The CFPB estimates that approximately 16% of all first-lien mortgage loans are made under the GSE patch. That is nearly a million loans per year made under this temporary Reg Z provision.
Back in June 2020 the CFPB issued two Notices of Proposed Rulemaking in which they sought to 1) extend the sunset/expiration date of the GSE patch, and 2) revise the definition of a qualified mortgage.
The GSE patch has a built-in sunset/expiration provision of whenever the GSEs exit federal conservatorship or January 10, 2021, whichever comes first. In October 2020, the CFPB issued the first of these rules, the final rule to extend the sunset/expiration provision of the GSE patch.
This final rule extends the sunset/expiration date for the GSE patch QMs, while not disturbing the existing provision that the GSE patch will expire when the GSEs exit conservatorship. Under this final rule, the GSE patch will expire on the earlier of: 1) the date that the GSEs exit conservatorship , or 2) the mandatory compliance date specified in the yet to be published final rule which will revise the qualified mortgage definition. So, the GSE patch QMs will continue to live on beyond January 10, 2021, but for exactly how long is unclear. As long as the GSEs continue under conservatorship, lenders will have to wait for the CFPB’s general QM revision rule to start the clock on the expiration of the GSE patch QM rules.
This GSE patch final rule does not affect FHA, VA or USDA qualified mortgages. Additionally, the expiration of the GSE patch QM will not affect the QM status of a loan if the loan was made or the loan application was received before the extended sunset/expiration date, and the loan will be a QM for the remainder of the loan’s term.

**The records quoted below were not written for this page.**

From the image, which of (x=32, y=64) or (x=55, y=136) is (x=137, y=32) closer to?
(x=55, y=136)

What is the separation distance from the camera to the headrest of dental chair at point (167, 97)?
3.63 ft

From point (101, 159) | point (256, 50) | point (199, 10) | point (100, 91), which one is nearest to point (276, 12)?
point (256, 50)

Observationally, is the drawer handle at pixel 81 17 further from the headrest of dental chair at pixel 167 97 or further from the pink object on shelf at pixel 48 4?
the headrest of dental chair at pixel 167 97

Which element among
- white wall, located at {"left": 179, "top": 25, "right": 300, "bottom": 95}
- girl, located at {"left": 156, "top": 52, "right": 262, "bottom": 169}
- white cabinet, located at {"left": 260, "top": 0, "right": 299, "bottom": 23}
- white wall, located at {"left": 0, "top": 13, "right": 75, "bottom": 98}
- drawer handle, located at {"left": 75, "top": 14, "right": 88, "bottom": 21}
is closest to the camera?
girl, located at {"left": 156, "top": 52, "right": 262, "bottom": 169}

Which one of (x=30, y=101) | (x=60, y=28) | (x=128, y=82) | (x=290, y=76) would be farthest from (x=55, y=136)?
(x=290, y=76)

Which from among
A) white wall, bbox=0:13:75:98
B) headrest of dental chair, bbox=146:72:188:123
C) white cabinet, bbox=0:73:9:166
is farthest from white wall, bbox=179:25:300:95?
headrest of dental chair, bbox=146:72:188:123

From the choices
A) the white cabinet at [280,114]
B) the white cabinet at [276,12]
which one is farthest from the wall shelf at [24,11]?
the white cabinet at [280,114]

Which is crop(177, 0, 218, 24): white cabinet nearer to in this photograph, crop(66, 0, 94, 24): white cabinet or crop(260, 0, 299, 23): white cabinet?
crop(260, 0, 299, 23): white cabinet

For a little background on qualified mortgages and the GSE patch, after Dodd-Frank’s established the ability-to-repay (ATR) requirements and qualified mortgage requirements, the CFPB issued the ATR/QM rule. This rule created categories of QM loans, including the general QM and the temporary GSE QM (GSE patch), with the GSE patch giving lenders the flexibility to make loans to individuals who do not meet all of the general QM requirements.
The general QM has, among other requirements, a prohibition against balloon payments, a prohibition of a loan term greater than 30 years and a requirement that the borrower’s debt-to-income ratio (DTI) not exceed 43%. However, as was previously mentioned, nearly 16% of all first-lien mortgage borrowers in the U.S. have a DTI that exceeds 43%, creating the need for the GSE patch.
The GSE patch QMs are loans that comply with certain specified general QM requirements and are also eligible for purchase by Fannie Mae or Freddie Mac (collectively, the GSEs). Under the GSE patch provision, a loan can still be a QM even if the borrower’s DTI exceeds 43%, as long as the borrower meets the GSE’s requirements and underwriting criteria. In addition, income and debt for these loans are generally verified using GSE standards, rather than the Appendix Q standards used for the general QM.
This October 2020 final rule is effective on December 28, 2020. For additional information on the proposed revisions to the definition of qualified mortgage and the final changes to the GSE patch, see the CFPB’s Executive Summary of the October 2020 Rule, the October 2020 GSE patch extension final rule, as well as the CFPB’s June 2020 Notice of Proposed Rulemaking.